[Records]
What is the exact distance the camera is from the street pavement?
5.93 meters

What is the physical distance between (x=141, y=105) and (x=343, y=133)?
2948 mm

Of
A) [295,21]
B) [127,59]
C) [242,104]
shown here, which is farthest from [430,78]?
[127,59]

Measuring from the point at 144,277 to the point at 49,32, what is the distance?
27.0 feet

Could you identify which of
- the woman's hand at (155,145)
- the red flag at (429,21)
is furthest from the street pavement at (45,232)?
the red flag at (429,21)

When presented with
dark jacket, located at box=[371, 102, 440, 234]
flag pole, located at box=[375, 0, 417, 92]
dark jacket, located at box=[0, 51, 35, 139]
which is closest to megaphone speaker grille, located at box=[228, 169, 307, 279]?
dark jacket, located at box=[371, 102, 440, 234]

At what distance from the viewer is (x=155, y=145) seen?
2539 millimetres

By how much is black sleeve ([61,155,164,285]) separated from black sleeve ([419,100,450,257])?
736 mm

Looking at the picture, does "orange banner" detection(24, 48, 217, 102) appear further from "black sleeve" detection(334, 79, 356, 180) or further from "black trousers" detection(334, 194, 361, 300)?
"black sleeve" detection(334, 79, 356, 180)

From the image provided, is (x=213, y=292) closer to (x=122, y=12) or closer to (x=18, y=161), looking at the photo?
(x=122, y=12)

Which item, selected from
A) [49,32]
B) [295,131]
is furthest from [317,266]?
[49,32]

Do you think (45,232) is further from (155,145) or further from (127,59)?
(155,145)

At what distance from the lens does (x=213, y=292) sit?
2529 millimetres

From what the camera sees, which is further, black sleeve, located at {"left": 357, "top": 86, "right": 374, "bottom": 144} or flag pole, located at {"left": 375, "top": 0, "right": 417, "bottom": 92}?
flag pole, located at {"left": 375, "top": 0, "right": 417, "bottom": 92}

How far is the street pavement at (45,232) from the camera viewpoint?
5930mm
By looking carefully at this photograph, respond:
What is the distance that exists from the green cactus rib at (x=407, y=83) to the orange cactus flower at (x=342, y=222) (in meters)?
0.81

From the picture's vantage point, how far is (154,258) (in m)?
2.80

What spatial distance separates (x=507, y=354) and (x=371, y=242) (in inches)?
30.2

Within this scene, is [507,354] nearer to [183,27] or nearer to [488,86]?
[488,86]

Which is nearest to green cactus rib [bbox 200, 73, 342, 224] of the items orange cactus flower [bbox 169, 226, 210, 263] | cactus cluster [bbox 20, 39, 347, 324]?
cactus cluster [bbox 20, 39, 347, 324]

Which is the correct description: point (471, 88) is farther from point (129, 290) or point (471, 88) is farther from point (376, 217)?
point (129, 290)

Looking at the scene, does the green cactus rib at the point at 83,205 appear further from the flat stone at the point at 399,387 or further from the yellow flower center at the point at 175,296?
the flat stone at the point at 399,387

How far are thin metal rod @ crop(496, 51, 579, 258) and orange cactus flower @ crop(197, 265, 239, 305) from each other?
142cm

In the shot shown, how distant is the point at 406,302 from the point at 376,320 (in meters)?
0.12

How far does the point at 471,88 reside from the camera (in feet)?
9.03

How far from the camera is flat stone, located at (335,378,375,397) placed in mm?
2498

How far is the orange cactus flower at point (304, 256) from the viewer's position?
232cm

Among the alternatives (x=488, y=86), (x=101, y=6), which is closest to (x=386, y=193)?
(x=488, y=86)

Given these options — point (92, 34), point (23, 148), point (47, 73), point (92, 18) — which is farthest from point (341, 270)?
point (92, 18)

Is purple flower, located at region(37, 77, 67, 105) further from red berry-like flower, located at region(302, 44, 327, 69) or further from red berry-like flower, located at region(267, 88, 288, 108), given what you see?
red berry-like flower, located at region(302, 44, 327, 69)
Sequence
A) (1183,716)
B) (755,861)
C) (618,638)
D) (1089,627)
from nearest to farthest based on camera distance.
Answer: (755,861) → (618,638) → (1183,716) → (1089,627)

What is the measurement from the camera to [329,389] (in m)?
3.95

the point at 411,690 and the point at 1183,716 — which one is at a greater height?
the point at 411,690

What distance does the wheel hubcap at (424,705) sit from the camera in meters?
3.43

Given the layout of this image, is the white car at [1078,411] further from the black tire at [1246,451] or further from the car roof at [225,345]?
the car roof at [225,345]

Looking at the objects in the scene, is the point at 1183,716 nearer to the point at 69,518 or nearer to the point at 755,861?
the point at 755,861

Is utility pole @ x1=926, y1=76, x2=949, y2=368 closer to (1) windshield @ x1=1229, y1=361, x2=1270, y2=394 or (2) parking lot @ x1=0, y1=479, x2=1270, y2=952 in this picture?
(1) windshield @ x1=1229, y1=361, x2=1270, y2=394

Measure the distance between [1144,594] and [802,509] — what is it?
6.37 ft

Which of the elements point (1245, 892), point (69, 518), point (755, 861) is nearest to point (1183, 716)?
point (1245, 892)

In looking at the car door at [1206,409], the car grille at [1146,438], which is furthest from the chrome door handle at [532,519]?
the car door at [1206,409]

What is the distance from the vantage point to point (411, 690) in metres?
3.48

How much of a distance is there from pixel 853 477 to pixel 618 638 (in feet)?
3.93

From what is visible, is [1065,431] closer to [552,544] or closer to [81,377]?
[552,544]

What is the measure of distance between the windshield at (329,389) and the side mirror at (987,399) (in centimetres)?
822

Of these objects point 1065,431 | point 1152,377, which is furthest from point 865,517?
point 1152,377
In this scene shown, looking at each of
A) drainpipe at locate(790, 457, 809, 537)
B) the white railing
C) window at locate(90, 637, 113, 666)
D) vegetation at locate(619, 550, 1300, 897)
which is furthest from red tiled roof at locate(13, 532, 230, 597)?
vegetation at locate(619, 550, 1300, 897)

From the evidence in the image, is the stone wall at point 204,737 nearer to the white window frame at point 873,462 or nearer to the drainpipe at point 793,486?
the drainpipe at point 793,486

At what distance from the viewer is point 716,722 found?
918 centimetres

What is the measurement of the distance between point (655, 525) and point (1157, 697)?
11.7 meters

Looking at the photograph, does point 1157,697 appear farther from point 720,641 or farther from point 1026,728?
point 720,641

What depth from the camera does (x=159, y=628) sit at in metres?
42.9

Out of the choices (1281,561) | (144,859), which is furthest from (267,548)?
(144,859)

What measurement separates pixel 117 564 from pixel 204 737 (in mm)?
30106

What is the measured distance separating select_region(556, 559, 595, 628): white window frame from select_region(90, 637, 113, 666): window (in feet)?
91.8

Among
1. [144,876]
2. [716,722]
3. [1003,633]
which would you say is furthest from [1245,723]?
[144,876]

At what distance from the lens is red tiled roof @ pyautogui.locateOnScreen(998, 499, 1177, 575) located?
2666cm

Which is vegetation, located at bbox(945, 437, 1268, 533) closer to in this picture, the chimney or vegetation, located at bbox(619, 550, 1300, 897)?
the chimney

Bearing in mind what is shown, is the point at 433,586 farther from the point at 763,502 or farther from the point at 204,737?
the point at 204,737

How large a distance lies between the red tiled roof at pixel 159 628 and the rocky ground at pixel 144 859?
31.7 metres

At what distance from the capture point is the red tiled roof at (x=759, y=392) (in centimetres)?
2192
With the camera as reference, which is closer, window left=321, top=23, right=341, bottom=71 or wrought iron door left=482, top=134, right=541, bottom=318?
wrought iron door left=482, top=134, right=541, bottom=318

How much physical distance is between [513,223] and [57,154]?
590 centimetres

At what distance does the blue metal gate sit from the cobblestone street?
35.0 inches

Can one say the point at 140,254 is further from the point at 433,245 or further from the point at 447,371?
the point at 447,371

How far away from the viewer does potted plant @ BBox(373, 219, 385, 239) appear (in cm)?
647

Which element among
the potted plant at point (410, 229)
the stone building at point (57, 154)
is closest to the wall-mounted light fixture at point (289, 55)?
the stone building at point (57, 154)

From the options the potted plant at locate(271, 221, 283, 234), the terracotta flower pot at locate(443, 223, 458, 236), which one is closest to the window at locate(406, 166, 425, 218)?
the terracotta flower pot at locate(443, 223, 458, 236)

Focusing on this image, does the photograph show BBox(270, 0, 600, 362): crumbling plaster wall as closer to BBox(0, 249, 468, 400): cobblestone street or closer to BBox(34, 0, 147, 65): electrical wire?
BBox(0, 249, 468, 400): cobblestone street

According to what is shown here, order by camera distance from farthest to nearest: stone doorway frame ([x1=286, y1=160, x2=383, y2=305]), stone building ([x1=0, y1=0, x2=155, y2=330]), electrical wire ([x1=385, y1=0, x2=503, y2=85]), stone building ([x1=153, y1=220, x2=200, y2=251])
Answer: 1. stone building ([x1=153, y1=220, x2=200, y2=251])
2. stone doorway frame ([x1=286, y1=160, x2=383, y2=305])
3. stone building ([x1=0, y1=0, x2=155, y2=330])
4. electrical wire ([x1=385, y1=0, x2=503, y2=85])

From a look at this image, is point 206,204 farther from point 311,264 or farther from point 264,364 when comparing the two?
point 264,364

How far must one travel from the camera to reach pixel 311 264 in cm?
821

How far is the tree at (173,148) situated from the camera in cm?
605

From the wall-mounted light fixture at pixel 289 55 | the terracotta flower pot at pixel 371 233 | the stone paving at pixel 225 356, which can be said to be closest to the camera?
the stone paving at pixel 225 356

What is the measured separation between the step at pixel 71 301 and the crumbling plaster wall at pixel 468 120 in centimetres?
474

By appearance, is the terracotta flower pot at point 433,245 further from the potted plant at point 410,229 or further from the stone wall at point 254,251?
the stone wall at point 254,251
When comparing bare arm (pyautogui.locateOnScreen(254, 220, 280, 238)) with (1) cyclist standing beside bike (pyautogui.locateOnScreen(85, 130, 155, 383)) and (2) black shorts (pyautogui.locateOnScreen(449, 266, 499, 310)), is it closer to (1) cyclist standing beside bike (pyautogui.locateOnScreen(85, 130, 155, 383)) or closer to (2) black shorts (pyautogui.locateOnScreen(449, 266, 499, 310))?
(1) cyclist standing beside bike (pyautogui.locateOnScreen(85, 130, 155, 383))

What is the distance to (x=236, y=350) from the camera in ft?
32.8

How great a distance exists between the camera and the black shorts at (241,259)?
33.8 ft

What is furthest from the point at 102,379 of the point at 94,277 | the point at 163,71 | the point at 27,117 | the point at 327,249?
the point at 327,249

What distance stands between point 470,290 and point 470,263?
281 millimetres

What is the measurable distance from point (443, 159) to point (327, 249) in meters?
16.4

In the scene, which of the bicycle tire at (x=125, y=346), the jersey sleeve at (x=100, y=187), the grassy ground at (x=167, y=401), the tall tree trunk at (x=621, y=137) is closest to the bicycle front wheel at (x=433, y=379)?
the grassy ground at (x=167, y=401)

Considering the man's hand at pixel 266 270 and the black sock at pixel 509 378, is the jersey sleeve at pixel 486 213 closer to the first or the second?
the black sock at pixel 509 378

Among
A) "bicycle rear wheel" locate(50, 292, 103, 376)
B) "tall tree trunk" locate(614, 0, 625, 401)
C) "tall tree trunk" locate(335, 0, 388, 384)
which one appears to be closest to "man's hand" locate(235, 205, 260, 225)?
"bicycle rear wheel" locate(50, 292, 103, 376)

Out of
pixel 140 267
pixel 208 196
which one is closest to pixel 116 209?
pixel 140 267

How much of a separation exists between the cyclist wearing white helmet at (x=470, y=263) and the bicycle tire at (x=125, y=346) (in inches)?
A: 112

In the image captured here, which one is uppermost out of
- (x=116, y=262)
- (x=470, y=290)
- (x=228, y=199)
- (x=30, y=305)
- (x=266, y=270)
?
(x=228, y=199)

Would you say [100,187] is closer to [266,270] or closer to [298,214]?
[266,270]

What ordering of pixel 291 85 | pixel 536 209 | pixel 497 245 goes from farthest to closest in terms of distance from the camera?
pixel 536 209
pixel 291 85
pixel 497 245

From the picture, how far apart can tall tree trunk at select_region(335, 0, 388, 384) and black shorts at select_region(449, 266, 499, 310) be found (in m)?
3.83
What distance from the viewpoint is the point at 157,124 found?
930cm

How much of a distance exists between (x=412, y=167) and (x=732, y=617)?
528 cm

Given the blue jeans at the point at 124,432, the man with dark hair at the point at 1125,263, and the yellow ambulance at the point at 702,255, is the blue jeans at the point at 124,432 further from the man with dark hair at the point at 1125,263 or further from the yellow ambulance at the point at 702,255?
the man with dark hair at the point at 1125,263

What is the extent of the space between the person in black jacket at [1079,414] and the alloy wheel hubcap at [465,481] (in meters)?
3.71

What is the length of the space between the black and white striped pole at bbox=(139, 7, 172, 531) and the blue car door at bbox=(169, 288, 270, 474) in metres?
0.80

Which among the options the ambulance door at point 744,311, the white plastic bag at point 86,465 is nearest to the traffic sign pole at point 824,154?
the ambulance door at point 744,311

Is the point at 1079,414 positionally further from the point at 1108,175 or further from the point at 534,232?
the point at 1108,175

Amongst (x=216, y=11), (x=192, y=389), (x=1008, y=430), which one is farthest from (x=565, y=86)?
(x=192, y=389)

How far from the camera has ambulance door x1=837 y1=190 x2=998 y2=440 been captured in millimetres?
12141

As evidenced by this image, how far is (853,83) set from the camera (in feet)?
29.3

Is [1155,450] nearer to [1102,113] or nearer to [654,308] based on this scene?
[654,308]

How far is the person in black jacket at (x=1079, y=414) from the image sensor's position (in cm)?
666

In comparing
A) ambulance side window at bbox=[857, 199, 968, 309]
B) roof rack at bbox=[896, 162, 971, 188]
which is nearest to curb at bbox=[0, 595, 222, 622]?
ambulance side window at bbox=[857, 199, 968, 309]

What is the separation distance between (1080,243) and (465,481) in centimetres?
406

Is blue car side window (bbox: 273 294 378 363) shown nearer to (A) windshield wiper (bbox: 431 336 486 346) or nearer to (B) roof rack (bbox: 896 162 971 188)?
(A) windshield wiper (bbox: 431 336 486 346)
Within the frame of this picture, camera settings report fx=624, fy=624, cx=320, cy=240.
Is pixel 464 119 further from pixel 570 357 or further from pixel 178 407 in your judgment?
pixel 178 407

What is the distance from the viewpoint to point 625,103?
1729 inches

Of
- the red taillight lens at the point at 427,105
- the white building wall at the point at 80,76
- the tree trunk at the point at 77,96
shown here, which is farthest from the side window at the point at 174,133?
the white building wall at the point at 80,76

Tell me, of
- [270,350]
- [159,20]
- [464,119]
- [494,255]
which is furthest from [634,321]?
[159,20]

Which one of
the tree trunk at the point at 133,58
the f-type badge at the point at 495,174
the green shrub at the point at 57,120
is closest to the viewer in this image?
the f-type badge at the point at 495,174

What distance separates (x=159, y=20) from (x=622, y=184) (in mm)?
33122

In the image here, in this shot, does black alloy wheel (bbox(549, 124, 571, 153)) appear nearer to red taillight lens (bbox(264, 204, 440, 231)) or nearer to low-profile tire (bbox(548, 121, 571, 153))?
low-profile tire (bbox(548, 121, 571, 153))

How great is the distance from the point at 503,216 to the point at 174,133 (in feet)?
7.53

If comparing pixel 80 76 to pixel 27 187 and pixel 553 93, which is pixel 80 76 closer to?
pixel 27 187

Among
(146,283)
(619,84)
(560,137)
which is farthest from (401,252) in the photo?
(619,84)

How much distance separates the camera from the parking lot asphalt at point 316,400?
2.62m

→ **Exercise objective**
Can you recast the lines above, from the one containing "What is the measurement from" through the one containing "11.7 meters" (both included), as a numbered list with the blank lines left out?

→ **Result for this task**
1. What is the measurement from the camera to [329,389] (in m)?
2. 3.95
3. the point at 411,690 and the point at 1183,716 — which one is at a greater height?
4. the point at 411,690
5. What distance does the wheel hubcap at (424,705) sit from the camera in meters?
6. 3.43
7. Given the layout of this image, is the white car at [1078,411] further from the black tire at [1246,451] or further from the car roof at [225,345]?
8. the car roof at [225,345]
9. Looking at the objects in the scene, is the point at 1183,716 nearer to the point at 69,518 or nearer to the point at 755,861?
10. the point at 755,861
11. Is utility pole @ x1=926, y1=76, x2=949, y2=368 closer to (1) windshield @ x1=1229, y1=361, x2=1270, y2=394 or (2) parking lot @ x1=0, y1=479, x2=1270, y2=952 in this picture?
12. (1) windshield @ x1=1229, y1=361, x2=1270, y2=394
13. Measure the distance between [1144,594] and [802,509] — what is it?
14. 6.37 ft
15. Which of the elements point (1245, 892), point (69, 518), point (755, 861) is nearest to point (1183, 716)?
16. point (1245, 892)
17. In looking at the car door at [1206,409], the car grille at [1146,438], which is furthest from the chrome door handle at [532,519]?
18. the car door at [1206,409]
19. What is the distance from the vantage point to point (411, 690) in metres?
20. 3.48
21. How much of a distance is there from pixel 853 477 to pixel 618 638 (in feet)?
22. 3.93
23. From what is visible, is [1065,431] closer to [552,544] or closer to [81,377]?
24. [552,544]
25. What is the measure of distance between the windshield at (329,389) and the side mirror at (987,399) (in centimetres)?
26. 822
27. Of these objects point 1065,431 | point 1152,377, which is furthest from point 865,517?
28. point 1152,377
29. In this scene shown, looking at each of
30. A) drainpipe at locate(790, 457, 809, 537)
31. B) the white railing
32. C) window at locate(90, 637, 113, 666)
33. D) vegetation at locate(619, 550, 1300, 897)
34. which is furthest from red tiled roof at locate(13, 532, 230, 597)?
35. vegetation at locate(619, 550, 1300, 897)
36. From the evidence in the image, is the stone wall at point 204,737 nearer to the white window frame at point 873,462 or nearer to the drainpipe at point 793,486?
37. the drainpipe at point 793,486
38. At what distance from the viewer is point 716,722 found?
39. 918 centimetres
40. What is the measurement of the distance between point (655, 525) and point (1157, 697)?
41. 11.7 meters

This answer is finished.